- _Work to complete_
[a] Duplicate the part of the multiple sclerosis passage between "The unpredictability can" and "the beginning again.", inclusive.
[b] In the multiple sclerosis passage, what do supporters of assisted suicide and euthanasia usually use as the excuse for their position?
[c] Translate this sentence from the multiple sclerosis passage into Spanish: "Losing the illusion of control is very stressful, and stress can be depression-inducing."

- _Passage for review_

So in my very sporadic reading lately, MS & assisted suicide seem to be frequent partners. Take a look here, for example. Ironic, since multiple scelrosis is not a terminal illness, and people who are in favor of assisted suicide and euthanasia usually use ‘terminal illness’ as the excuse for their position.
Which got me to thinking . . . what is it that makes MS dreadfuller-than-average? Not worse, necessarily, but more dreaded? A few brainstorms:
It won’t kill you. Not usually, anyway. Catch a nice case of terminal cancer, and you can be dead in short order, without having to a lift a finger. Come down with MS, and you’ll probably live about as long as previously planned. So if you develop a death-wish, your disease won’t fulfill that desire for you.
MS is very unpredictable. Will you develop horrid symptoms? Which horrid symptoms? Nobody knows. Until diagnosis, you had a life map all planned out. Now it isn’t just a matter of changing plans, but of not even knowing how to make your new plans. Losing the illusion of control is very stressful, and stress can be depression-inducing. Depression, of course, being what leads people to suicide.
The unpredictability can be very discouraging. Unlike once-and-for-all disabilities, with MS you never know what is coming next. Which makes it hard to know what rehab efforts will turn out to be worthwhile. Your right hand is acting up — do you learn to write left-handed? What if your left hand goes next? So you decide to try a nice dictation software — but what if your speech becomes affected? And yet you feel a tad silly preparing to blink as your attendant points to a letterboard, when so far all you’ve got are some numb fingers . . . It isn’t that the disabilities associated with MS are impossible, of course they aren’t. People manage just fine with equally disabling non-MS conditions. It’s that it is discouraging to work crazy hard to adapt to the current symptoms, knowing that at any moment all that work might come to naught, and you have to start over from the beginning again.

- _Record excerpts_

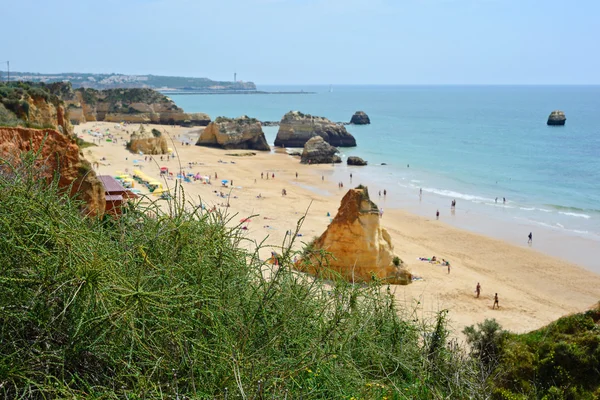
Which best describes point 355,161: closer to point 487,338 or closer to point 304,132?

---

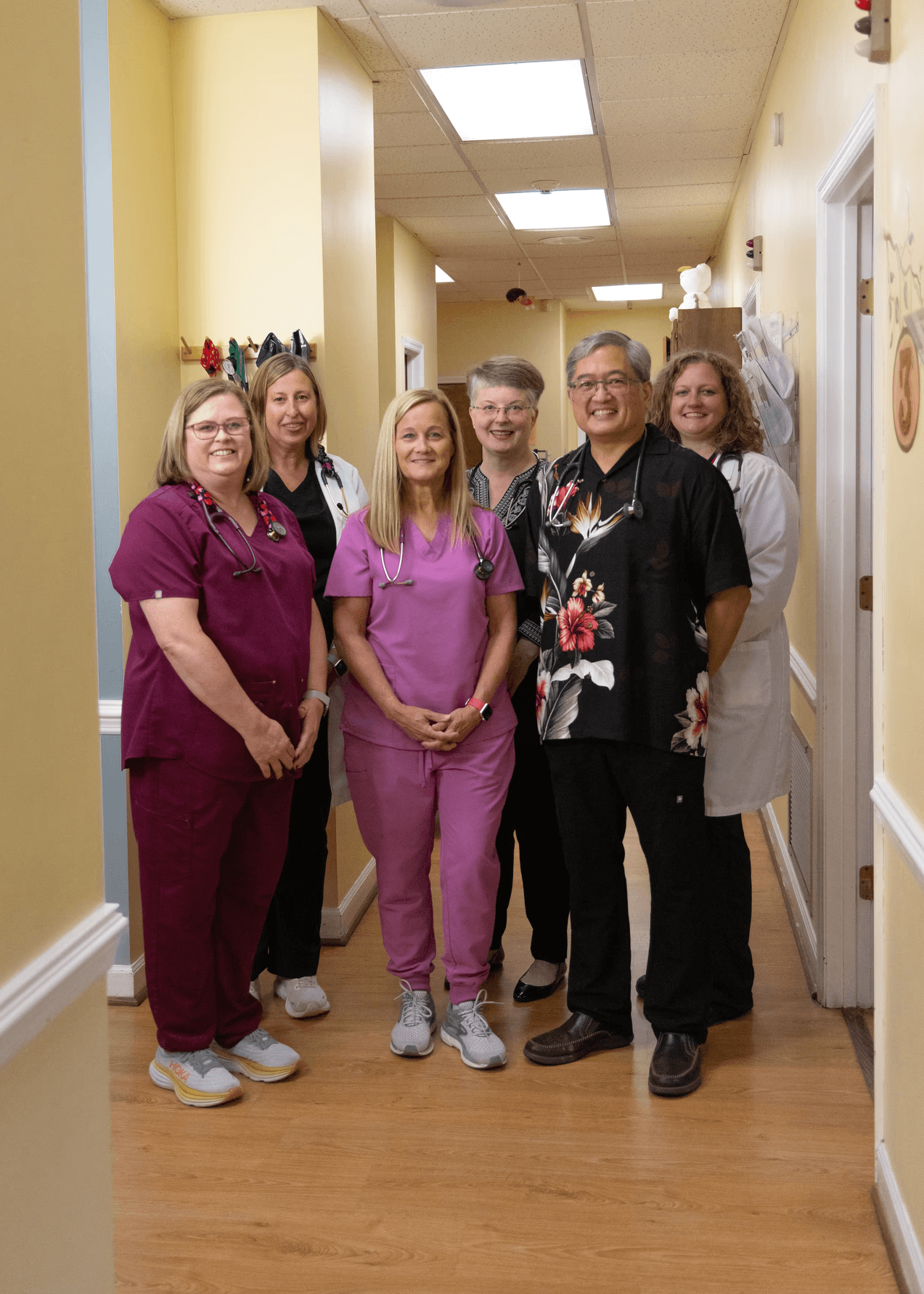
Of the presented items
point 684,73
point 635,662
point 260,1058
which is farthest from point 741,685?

- _Results for each task_
[a]
The unpredictability can be very discouraging. Unlike once-and-for-all disabilities, with MS you never know what is coming next. Which makes it hard to know what rehab efforts will turn out to be worthwhile. Your right hand is acting up — do you learn to write left-handed? What if your left hand goes next? So you decide to try a nice dictation software — but what if your speech becomes affected? And yet you feel a tad silly preparing to blink as your attendant points to a letterboard, when so far all you’ve got are some numb fingers . . . It isn’t that the disabilities associated with MS are impossible, of course they aren’t. People manage just fine with equally disabling non-MS conditions. It’s that it is discouraging to work crazy hard to adapt to the current symptoms, knowing that at any moment all that work might come to naught, and you have to start over from the beginning again.

[b] Terminal illness.

[c] Perder la ilusión de control es muy estresante, y el estrés puede provocar depresión.